Empowering Image Recovery_ A Multi-Attention Approach
Juan Wen, Yawei Li, Chao Zhang, Weiyan Hou, Radu Timofte, Luc Van Gool
TL;DR
The paper tackles the challenge of high-quality image restoration across diverse tasks by enabling a model to systematically integrate information from long sequences, local and global contexts, and multiple feature and positional dimensions. It introduces Diverse Restormer (DART), a multi-attention transformer built on a SwinIR-like backbone that combines LongIR attention for long-range dependencies with Feature Dimension Attention and Position Dimension Attention to refine information across channels and spatial dimensions. The approach demonstrates state-of-the-art performance across five restoration tasks while maintaining compact model sizes (e.g., DART-B with ~4.5M parameters) and shows substantial efficiency gains over competing methods.
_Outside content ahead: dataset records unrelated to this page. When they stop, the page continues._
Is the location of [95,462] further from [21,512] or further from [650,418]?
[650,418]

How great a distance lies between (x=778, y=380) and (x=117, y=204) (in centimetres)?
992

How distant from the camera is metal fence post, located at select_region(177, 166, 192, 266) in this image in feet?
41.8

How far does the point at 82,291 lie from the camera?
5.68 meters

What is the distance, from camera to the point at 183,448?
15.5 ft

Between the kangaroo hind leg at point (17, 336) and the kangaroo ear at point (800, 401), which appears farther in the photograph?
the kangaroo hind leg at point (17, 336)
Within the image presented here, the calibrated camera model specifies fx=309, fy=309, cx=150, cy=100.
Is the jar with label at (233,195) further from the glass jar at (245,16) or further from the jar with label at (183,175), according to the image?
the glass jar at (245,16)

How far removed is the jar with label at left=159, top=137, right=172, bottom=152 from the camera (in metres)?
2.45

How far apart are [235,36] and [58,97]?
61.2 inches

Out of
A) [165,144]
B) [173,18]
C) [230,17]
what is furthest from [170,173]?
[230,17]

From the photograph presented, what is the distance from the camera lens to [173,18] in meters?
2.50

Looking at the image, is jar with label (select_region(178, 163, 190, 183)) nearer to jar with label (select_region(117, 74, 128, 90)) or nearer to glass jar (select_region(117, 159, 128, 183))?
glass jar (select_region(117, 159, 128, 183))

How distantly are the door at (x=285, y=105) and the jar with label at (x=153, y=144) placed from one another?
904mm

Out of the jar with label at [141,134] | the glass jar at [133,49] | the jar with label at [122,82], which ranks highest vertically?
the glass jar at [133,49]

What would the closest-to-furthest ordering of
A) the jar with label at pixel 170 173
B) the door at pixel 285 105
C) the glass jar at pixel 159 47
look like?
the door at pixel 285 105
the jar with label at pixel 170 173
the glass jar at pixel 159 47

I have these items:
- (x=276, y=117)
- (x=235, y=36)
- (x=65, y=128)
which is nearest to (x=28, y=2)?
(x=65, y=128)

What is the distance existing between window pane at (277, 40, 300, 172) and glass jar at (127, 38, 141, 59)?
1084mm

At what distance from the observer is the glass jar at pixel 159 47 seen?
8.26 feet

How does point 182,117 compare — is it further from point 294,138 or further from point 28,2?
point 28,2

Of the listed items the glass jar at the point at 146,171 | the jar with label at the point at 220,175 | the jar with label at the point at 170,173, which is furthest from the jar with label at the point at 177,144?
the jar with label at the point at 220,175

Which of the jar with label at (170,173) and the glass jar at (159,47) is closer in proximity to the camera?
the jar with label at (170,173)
Ablation studies confirm the contributions of LongIR and the dimension-wise attentions, and experiments on real and synthetic data underscore DART’s robustness and practical impact for scalable, high-fidelity image recovery.
Abstract
We propose Diverse Restormer (DART), a novel image restoration method that effectively integrates information from various sources (long sequences, local and global regions, feature dimensions, and positional dimensions) to address restoration challenges. While Transformer models have demonstrated excellent performance in image restoration due to their self-attention mechanism, they face limitations in complex scenarios. Leveraging recent advancements in Transformers and various attention mechanisms, our method utilizes customized attention mechanisms to enhance overall performance. DART, our novel network architecture, employs windowed attention to mimic the selective focusing mechanism of human eyes. By dynamically adjusting receptive fields, it optimally captures the fundamental features crucial for image resolution reconstruction. Efficiency and performance balance are achieved through the LongIR attention mechanism for long sequence image restoration. Integration of attention mechanisms across feature and positional dimensions further enhances the recovery of fine details. Evaluation across five restoration tasks consistently positions DART at the forefront. Upon acceptance, we commit to providing publicly accessible code and models to ensure reproducibility and facilitate further research.